Despite her accomplishments, Alice started to lose her vision in her twenties. Her poor eyesight made it impossible for her to work and made her the shame of her successful family. When she could take it no longer, Alice chose to live the life of a recluse, moving into an abandoned fisherman’s cottage. She spent her time reading and making household furniture out of driftwood. Alice chose the beautiful Indiana Dunes as her home. The dunes, located in Indiana, boast more than fourteen miles of gorgeous shore between Gary and Michigan City.
Stories quickly spread about the mysterious woman living as a hermit on the dunes. The stories spread even faster when fisherman started reporting Alice’s love of swimming naked in the lake. Lucky beachgoers could catch Alice sunbathing and swimming the days away, much to the dislike of local women. Her skinny dipping and naked beach roaming made for quite the spectacle. She quickly caught the attention of Paul Wilson.
Paul Wilson was an unemployed drifter who previously worked as a boat builder. The two fell in love and moved in together in 1920. Paul was an ex-con and was always getting into fights with the locals. Just two years after the couple moved in together, a body washed up on shore that was burned and severely beaten. Due to his past history of run-ins with the law, Paul was a prime suspect. After months of investigation and interrogations, Paul was released and never convicted of the crime.
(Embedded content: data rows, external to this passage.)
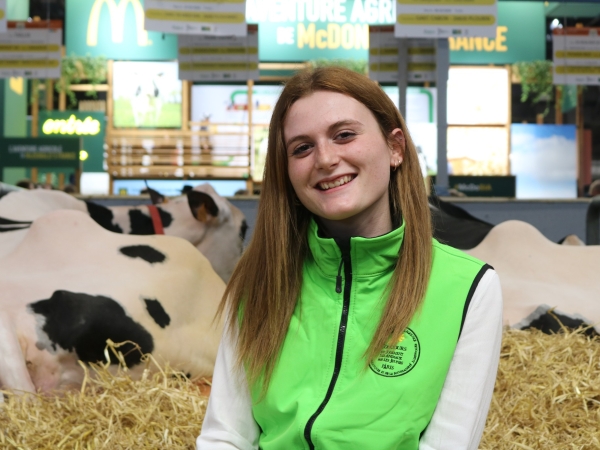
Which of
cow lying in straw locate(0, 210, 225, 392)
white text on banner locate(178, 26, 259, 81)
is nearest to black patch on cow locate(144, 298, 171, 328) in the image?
cow lying in straw locate(0, 210, 225, 392)

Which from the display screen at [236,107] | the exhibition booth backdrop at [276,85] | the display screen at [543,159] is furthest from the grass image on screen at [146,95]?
the display screen at [543,159]

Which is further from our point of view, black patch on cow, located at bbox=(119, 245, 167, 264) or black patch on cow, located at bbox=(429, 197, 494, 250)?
black patch on cow, located at bbox=(429, 197, 494, 250)

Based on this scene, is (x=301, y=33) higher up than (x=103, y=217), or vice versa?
(x=301, y=33)

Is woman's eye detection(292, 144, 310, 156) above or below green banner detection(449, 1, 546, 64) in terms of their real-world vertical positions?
below

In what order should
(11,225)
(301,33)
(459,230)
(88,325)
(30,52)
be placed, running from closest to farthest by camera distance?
(88,325) < (11,225) < (459,230) < (30,52) < (301,33)

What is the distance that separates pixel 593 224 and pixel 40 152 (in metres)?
4.39

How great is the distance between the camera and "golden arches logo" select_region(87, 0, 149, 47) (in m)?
9.55

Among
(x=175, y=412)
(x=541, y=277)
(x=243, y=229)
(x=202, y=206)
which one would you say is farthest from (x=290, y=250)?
(x=243, y=229)

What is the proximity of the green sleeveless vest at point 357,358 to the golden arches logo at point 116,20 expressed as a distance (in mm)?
8541

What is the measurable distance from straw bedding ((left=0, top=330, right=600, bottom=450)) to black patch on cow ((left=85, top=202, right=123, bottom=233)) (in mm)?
1483

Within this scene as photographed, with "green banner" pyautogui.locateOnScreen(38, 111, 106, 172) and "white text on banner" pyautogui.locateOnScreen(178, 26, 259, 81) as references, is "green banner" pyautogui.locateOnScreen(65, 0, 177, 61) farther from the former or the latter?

The couple decided to attempt a fresh start by moving to Michigan City, Indiana. To support themselves, they sold furniture. The couple had two daughters. Unfortunately, Paul treated Alice poorly, often beating her and mentally abusing her. She died in the couple’s home in 1925, shortly after giving birth to their second daughter. Reports showed she died of kidney poisoning, likely exacerbated by the frequent beatings and blows to her back and stomach. After Alice’s death, Paul disappeared and was never heard from again.
Alice’s story doesn’t stop there, however. Locals still report seeing Alice walking naked along the beach. The locals explain that Alice returned to the beach after her death to spend eternity in the one place that made her truly happy. She loved the area so much that frequent visitors report seeing her running along the sand or disappearing into the water.
Her story was so popular and her sightings were so frequent that locals celebrate a festival in her honor every year. Called the “Diana of the Dunes Festival”, music, booths, crafts, and food are used to honor her memory. There is also a pageant held to crown a reigning queen and provide scholarships to local young women. They compete in interview, essay competitions, current event discussions and modeling. Diana, the virgin goddess of hunt and moon represents Alice’s courageous spirit and beautiful soul. The festival celebrates the life of one of Indiana’s most prominent residents, even into her death.